What you should do —
Return each line from the rows below that contains the word "ocean".

Data in this exercise —

[Start]

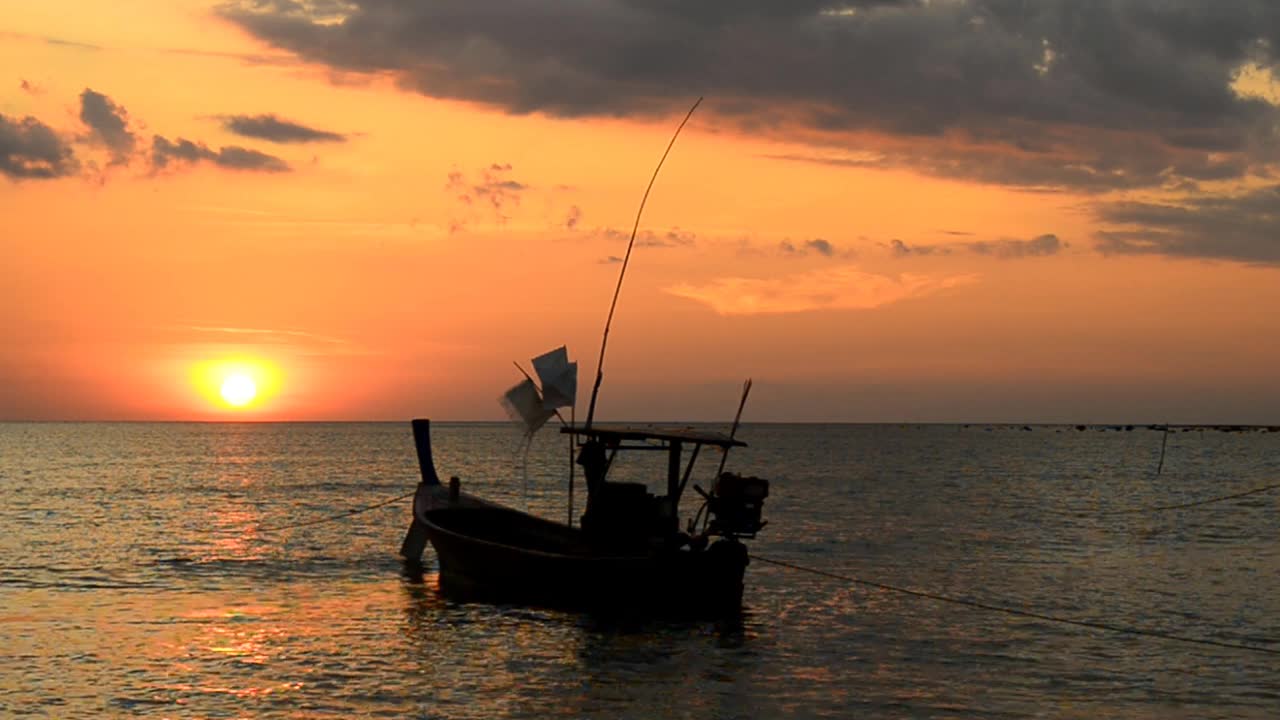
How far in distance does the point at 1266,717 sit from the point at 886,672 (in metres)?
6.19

[End]
[Start]

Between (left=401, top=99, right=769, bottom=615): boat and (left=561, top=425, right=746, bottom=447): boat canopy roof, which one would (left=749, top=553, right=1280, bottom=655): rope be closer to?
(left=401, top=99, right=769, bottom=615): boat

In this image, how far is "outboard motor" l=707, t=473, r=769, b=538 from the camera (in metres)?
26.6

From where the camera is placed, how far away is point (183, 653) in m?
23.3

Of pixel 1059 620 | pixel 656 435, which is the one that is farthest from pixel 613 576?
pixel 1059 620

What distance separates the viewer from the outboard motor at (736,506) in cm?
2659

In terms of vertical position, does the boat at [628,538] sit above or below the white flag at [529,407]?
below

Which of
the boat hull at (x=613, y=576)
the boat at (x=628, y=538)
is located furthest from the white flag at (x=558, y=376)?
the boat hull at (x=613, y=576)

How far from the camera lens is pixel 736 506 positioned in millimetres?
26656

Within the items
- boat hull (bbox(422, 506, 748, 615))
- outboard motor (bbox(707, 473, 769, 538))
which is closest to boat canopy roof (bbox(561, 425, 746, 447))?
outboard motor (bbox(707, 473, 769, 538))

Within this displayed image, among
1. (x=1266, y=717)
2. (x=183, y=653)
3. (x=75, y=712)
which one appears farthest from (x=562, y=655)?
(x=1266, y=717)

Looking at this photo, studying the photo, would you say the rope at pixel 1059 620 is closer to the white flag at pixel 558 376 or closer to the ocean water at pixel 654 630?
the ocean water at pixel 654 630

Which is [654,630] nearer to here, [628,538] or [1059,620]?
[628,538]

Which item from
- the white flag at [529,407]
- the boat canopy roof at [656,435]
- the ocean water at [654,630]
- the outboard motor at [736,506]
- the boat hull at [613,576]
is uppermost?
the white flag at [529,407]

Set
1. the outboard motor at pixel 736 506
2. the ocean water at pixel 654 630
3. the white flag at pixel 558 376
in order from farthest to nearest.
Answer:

[End]

Answer to the task —
Looking at this photo, studying the photo, would you say the rope at pixel 1059 620 is closer to the white flag at pixel 558 376 or closer to the ocean water at pixel 654 630?
the ocean water at pixel 654 630
- the ocean water at [654,630]
2. the ocean water at pixel 654 630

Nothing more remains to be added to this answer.